Rewrite the listing below with "photographer" changed to "camera" and everything else left as it is, omitting the pictures.

┌──

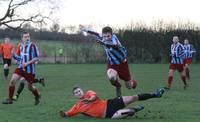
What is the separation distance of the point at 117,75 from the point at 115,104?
2.47 metres

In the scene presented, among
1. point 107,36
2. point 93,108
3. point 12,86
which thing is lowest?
point 93,108

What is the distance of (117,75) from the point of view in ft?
47.0

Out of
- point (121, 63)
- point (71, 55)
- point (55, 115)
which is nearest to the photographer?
point (55, 115)

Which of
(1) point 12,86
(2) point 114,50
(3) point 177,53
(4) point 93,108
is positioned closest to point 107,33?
(2) point 114,50

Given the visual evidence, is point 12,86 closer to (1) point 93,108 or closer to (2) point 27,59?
(2) point 27,59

└──

== Solution below ==
What is the separation distance of the point at 117,75 from the point at 115,104?
2.47 metres

In the scene presented, among
1. point 107,36
2. point 93,108
3. point 12,86
which thing is lowest?
point 93,108

What is the distance of (117,75) from the point of view in ft?
47.0

Out of
- point (121, 63)
- point (71, 55)
- point (55, 115)
which is nearest to the camera?
point (55, 115)

Which of
(1) point 12,86
(2) point 114,50
(3) point 177,53
(4) point 93,108
is positioned closest to point 107,33?
(2) point 114,50

Given the visual evidence, is point 12,86 closer to (1) point 93,108 or closer to (2) point 27,59?
(2) point 27,59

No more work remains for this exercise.